佐藤禮子氏に聞く
インタビュー
2009.03.23
【interview】
『がん化学療法・バイオセラピー看護実践ガイドライン』発刊に寄せて
化学療法に携わるすべての看護師に,ひもといてほしい1冊
佐藤禮子氏(日本がん看護学会理事長 兵庫医療大学副学長)に聞く
翻訳書籍『がん化学療法・バイオセラピー看護実践ガイドライン』(医学書院)がこのほど発刊された。これは,米国がん看護学会が発行した原書を,日本がん看護学会の2008年度事業として,会員が総力を挙げて全訳したもの。がん薬物療法の看護に重要なエビデンスと実践のポイントが簡潔に示されている。この機に本紙では,本書の監訳者であり,日本がん看護学会理事長の佐藤禮子氏にインタビューを行った。
――米国がん看護学会(Oncology Nursing Society:ONS)発行の“Chemotherapy and Biotherapy Guidelines Recommendations for Practice, 2nd edition”の全訳書として『がん化学療法・バイオセラピー看護実践ガイドライン』が発刊されました。『がん看護コアカリキュラム』に続く,日本がん看護学会による翻訳事業となりましたが,出版の経緯についてお教えください。
佐藤 がん化学療法が外来治療へと急速にシフトしたことに伴い,看護師の役割が増しています。安全な外来がん化学療法の推進に向けて標準化された日本版看護ガイドラインを求める声が高まり,日本がん看護学会では「がん看護技術開発特別委員会」が設置され,同委員会で調査・研究を行っています。
日本版の作成に向け,さまざまながん薬物療法に関する実践書や教育書などの文献を集めてレビューを行ったところ,エビデンスレベルや実践的な内容,使いやすさにおいて,今回翻訳した原書が最もベストな内容との結論になり,2008年度の日本がん看護学会事業として全訳することになりました。翻訳ワーキンググループを中心に,手挙げ形式で約40名の翻訳協力者を募り1年足らずで翻訳を行いました。

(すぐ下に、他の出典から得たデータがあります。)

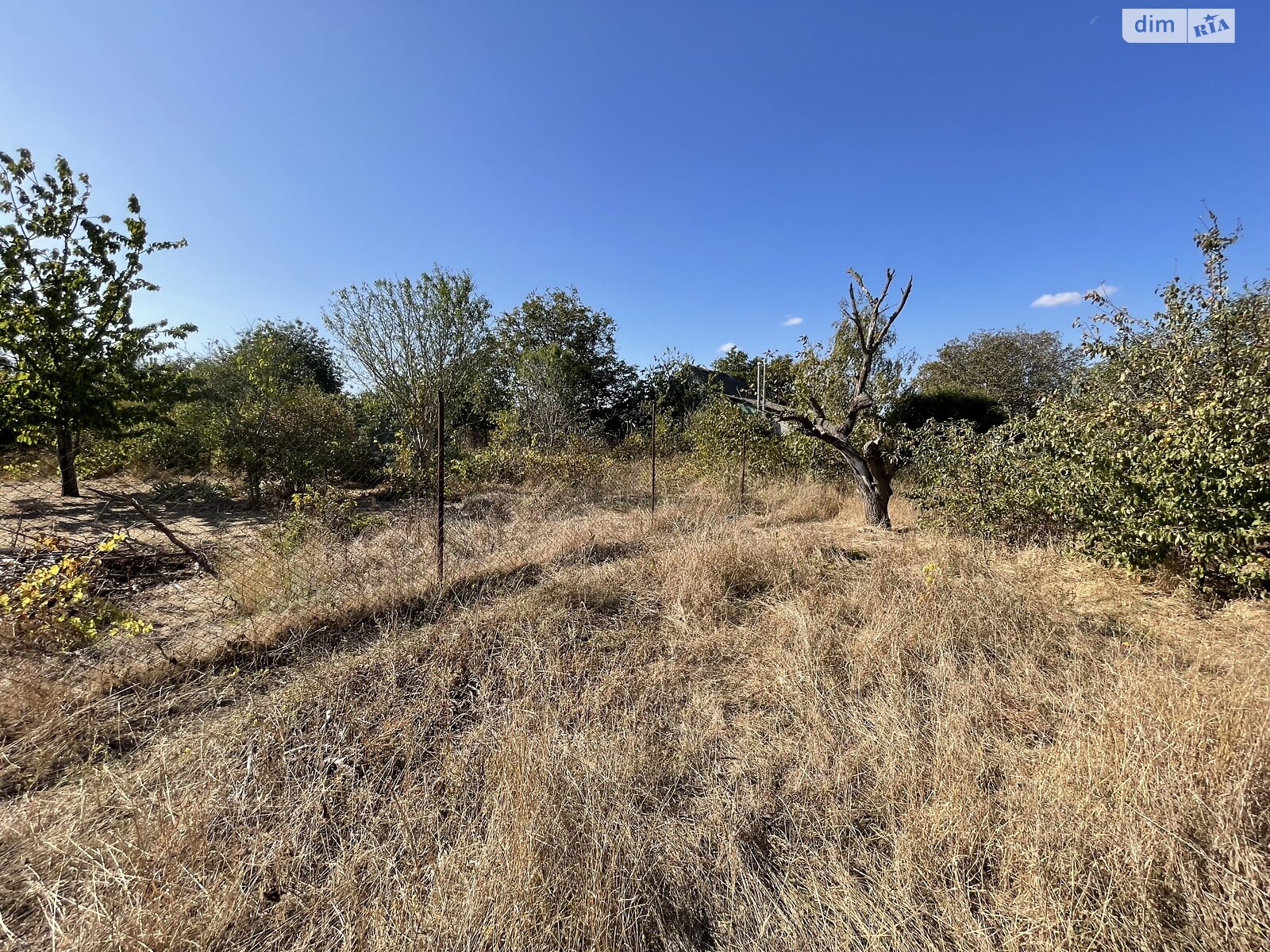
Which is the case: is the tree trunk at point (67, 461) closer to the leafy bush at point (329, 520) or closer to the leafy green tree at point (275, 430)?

――実際に現場のナースにどうお使いいただこうとお考えですか。
佐藤 まず化学療法を行う看護師たちにぜひ参考文献として活用していただきたいです。日米の医療事情の違いから,記載されている通りに行うのは難しいと思います。でもまずは手にとって,手元に置いて,今自分が行っている看護業務の意味をきちんと整理し,アメリカの標準的なプロトコールの中ではどの部分に相当しているのかを確認する,そういうことにまずは使っていただきたいです。
日米の違いを知り,さらに日本の看護を追求してほしい
――この本を手にされた若い臨床ナースから,内容が最新であるとの感想を聴いていますが,この書籍にはアメリカでは承認されて臨床で使われているけれども,日本では未承認という薬剤もたくさん掲載されています。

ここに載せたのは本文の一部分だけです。